There’s been lots written about customers who deserve to be fired. “Bad” customers call customer service constantly, return products willy-nilly, and otherwise misuse the gifts that corporations bestow on them with their products and services.
But there’s another side to the story. By clamping down on returns (or even selectively penalizing “serial returners”), companies can depress their overall sales, write Andrew Petersen of the University of North Carolina and V. Kumar of Georgia State University in the most recent WSJ Business Insight section (”Get Smart About Product Returns“):
For every retailer, there is an optimal rate of returns. Higher returns, up to a point, have been shown to result in higher future sales. So if the rate of returns is too low, the retailer is missing out on potential sales. But if the rate of returns is too high, the costs to the company outweigh the benefit of the increase in sales.

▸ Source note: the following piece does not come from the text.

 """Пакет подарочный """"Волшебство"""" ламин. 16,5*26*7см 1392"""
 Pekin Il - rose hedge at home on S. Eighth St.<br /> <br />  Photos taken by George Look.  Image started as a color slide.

Petersen’s and Kumar’s insights are based on their study of a large catalog retailer. They compared sales during a period with a liberal return policy with another period with a more restrictive return policy. In this brief podcast, Petersen further illuminates their findings. Lenient return policies caused purchasers to buy more, and also encouraged referrals, which were found to be extremely valuable. In the end, the amount returned by frequent returners (and the study found them – 5% of shoppers made 75% of all returns) was outweighed by the increased purchases from all other shoppers.
Retailers dwelling on getting ripped off by “serial returners” would do well to think about what their policies do to all the other customers out there, who end up buying somewhere else.